Monday, January 19, 2015

21 Day Fix - Week 2 Working Out, Week 3 Following the Food plan

Jason and I have completed two full weeks of eating the correct portions as allocated on the 21 Day Fix Plan. 

While I am not as concerned about weight, in 19 days Jason has lost 10 pounds and I've lost 8.6. On February 4th I'll make the "official" one-month weigh in and also do some measurements. I'm not posting my actual measurements, but I'll post how many inches I've lost. :) 

Meal planning is hard work! I try to concentrate with what we are having for dinner and then work around that. Snacks are my hardest, especially since I am supposed to get in 5 proteins a day! I usually have to make due with an extra protein shake, cottage cheese, or greek yogurt.

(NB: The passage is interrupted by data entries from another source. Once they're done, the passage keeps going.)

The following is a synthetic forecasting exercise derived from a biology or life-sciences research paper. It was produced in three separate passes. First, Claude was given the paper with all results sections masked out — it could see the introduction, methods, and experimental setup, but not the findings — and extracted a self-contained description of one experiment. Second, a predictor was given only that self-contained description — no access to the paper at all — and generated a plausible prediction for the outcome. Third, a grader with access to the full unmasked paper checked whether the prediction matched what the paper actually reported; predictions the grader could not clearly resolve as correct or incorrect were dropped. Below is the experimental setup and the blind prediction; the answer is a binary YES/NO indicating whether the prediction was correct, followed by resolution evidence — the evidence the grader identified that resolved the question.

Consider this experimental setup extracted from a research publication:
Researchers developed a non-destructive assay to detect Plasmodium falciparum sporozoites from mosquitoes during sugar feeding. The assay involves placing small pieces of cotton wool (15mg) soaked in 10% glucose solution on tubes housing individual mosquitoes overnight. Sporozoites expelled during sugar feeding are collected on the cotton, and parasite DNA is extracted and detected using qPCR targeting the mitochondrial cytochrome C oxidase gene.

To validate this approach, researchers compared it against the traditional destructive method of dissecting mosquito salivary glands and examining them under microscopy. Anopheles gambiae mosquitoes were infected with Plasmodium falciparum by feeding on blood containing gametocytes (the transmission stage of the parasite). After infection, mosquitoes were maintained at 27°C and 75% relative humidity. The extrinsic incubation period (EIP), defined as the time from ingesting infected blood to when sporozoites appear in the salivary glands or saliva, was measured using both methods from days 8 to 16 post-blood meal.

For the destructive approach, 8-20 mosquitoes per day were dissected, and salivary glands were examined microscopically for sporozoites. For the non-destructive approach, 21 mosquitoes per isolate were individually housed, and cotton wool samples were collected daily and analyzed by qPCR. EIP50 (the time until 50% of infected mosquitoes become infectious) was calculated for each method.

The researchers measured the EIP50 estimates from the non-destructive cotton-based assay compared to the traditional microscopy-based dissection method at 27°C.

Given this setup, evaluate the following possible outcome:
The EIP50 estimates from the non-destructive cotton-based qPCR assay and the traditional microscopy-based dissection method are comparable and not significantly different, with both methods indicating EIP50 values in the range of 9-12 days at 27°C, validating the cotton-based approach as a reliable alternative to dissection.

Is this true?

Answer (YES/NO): NO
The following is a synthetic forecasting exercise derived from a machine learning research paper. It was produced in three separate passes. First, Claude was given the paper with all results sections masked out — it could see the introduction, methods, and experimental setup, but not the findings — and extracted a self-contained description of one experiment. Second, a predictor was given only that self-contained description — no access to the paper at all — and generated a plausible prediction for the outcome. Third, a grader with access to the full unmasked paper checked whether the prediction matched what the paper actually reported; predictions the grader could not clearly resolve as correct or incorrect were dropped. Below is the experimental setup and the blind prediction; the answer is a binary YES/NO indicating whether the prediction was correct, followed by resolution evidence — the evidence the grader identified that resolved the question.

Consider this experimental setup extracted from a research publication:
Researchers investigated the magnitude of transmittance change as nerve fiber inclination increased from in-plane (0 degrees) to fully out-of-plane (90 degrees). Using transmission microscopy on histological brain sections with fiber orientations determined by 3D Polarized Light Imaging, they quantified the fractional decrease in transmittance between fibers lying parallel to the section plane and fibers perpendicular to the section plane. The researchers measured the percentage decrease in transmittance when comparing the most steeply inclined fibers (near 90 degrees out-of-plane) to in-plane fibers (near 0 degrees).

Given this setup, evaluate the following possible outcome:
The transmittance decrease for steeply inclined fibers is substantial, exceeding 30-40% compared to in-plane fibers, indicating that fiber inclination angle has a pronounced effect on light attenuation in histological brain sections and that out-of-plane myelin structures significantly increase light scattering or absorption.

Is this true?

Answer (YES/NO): YES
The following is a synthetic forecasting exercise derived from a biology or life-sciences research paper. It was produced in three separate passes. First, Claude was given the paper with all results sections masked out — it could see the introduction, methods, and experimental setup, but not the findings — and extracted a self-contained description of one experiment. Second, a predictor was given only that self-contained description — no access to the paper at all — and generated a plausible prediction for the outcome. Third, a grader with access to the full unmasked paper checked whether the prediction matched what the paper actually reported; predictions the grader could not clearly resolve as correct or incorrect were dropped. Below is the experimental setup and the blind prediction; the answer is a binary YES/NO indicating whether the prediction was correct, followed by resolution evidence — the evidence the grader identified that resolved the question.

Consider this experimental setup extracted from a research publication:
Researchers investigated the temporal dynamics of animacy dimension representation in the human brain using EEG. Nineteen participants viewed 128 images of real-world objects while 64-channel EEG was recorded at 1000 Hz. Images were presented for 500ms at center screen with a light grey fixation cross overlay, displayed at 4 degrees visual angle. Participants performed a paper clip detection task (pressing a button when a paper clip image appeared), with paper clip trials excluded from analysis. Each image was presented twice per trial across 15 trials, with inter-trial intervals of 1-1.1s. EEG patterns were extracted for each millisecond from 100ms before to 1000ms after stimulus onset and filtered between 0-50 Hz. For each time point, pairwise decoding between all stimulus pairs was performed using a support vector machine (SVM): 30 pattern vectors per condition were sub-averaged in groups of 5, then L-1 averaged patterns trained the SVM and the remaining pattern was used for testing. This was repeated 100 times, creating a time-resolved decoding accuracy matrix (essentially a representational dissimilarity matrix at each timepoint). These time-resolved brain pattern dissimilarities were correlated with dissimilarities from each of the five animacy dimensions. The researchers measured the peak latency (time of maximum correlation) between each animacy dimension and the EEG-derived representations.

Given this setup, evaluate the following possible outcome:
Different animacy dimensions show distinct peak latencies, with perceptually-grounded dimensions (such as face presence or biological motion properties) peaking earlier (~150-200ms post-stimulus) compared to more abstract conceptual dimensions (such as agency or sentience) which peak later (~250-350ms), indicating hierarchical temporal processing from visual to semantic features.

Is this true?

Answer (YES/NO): NO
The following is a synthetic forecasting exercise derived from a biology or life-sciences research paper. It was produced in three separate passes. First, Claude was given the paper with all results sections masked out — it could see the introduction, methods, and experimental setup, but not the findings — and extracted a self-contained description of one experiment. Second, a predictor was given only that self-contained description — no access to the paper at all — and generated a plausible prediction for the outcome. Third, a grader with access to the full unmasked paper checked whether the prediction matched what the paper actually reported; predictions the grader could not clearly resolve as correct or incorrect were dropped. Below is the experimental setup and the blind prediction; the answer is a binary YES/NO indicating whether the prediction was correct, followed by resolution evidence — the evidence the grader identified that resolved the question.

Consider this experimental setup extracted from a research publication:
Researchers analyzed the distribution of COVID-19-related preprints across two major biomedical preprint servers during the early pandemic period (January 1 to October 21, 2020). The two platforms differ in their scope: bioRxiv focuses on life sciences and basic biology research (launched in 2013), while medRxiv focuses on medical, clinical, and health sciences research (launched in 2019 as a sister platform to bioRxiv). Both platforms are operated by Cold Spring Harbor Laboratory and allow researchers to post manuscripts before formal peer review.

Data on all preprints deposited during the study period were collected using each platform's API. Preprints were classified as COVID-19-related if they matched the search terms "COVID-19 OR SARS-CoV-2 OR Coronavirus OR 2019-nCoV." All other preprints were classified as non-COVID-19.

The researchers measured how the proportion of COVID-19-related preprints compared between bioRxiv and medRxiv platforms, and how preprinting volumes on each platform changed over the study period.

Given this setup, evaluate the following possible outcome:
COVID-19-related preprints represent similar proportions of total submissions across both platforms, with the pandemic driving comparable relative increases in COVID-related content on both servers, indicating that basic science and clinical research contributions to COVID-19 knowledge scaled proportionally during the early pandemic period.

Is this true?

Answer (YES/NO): NO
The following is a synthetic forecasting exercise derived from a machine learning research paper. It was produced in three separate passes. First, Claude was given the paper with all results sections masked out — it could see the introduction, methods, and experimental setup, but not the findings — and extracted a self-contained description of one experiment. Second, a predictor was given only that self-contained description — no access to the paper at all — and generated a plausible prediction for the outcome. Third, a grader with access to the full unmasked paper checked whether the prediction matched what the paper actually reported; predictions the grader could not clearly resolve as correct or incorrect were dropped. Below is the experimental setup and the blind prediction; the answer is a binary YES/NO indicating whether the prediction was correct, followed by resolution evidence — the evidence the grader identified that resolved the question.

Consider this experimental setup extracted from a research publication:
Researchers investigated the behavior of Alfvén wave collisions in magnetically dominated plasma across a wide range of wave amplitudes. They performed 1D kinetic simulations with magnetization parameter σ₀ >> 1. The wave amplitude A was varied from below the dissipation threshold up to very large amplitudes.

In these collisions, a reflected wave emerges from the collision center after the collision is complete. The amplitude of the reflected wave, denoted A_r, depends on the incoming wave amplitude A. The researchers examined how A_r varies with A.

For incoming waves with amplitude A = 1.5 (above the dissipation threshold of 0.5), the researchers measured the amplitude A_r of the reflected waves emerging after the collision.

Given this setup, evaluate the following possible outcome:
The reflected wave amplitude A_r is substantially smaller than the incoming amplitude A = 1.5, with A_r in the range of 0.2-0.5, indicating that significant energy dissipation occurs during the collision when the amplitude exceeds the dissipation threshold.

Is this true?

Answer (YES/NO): YES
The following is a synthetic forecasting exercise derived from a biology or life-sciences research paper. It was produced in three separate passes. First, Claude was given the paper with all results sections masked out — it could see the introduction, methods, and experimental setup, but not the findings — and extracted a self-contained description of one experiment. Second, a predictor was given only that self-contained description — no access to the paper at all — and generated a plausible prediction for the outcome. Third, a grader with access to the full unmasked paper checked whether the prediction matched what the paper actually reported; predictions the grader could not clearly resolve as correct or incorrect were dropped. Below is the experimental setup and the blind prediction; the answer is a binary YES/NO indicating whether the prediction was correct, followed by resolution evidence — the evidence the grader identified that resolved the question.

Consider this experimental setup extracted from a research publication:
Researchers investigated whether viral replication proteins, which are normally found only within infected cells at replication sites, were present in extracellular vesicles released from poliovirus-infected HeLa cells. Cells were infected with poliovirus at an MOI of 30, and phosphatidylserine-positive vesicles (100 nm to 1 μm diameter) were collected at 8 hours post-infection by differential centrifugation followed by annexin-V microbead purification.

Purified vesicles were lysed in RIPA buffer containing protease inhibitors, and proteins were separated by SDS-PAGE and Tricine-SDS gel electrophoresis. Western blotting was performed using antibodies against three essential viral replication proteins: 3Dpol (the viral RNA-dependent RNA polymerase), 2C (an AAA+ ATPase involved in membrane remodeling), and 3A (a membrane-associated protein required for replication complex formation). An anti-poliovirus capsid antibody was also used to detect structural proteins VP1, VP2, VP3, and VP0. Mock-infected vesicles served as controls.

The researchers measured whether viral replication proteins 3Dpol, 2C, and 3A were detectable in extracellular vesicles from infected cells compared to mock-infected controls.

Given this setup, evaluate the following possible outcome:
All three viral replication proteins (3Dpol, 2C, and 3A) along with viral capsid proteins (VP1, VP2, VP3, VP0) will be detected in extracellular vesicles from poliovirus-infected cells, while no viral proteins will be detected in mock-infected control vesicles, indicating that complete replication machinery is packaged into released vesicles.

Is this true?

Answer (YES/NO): YES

I was trying to share my meal plan via google docs, but let's just say it's getting late, I'm getting tired, and I'll figure it out later. 

I completed one full week of the 21 Day Fix work outs. They are great. Leg day sucks. Really really sucks. Pilates is kinda weird, but my favorite was the Dirty 30 workout. All the 21 Day Fix workouts are 30 minutes. so it's easy to keep on track with workouts. I squeeze them in after Liam has gone to bed. I'm wearing the HR7 heart rate monitor strap which logs into my iPhone app. I do this mostly so I can get the extra points for Vitality.....but, I'm also able to track my workouts and it's really cool to see how much I've worked out!! I've completed more workouts this MONTH than I think I did all last year. So go me!!